It was this issue, along with the fact that I was trying to dis/prove the oft touted theory that "bigger O scale trains invite a more 'up-close-and-personal'/'hands-on' interaction when operating",
that led to me _not_ using Kadee 307s,
and instead using a small fave screwdriver for manual uncoupling on my last layout "Chicago Fork".
(BTW yes, the overall size of O scale equipment was a turn-off at first, how could I fit such equipment into any form of "space you can actually live with"? However, after it's debut show, and subsequent selling, I actually missed the look and feel of a 2 kilo diesel switching with boxcars that were almost the size of my head. Still have the equipment though, so I may revisit the "O scale SG micro" layout concept at some time in the future...).

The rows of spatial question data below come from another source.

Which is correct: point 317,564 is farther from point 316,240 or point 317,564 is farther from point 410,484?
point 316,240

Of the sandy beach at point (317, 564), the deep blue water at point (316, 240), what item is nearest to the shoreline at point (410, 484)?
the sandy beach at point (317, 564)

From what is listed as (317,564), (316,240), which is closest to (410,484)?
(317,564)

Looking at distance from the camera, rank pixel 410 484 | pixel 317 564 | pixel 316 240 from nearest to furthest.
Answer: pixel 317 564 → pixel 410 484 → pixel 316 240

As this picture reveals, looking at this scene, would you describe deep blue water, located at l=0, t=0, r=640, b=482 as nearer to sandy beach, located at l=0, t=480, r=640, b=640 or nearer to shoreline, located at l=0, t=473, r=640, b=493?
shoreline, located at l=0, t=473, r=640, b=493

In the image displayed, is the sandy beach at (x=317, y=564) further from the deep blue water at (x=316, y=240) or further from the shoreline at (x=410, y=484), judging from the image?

Current-style Atlas Hi-Cube boxcars easily converted to Kadee 805 couplers in the Kadee draftgear boxes. Simply
- dis-assemble and remove the Atlas couplers, and draftgear boxes
(I agree, they are waaaay too stiff in their knuckle action, and the trip-pin is nowhere near where it needs to be to work with the Kadee 307 magnets),
- dry-assemble the Kadee 805 couplers and draftgear boxes,
- and use M2 metric screws to simply "bolt them on" using the existing Atlas mounting holes
(They are not an _exact_ match, with the Atlas holes being slightly furthur apart. However, there is enough slop in the Kadee draftgear mounting holes to make it do-able).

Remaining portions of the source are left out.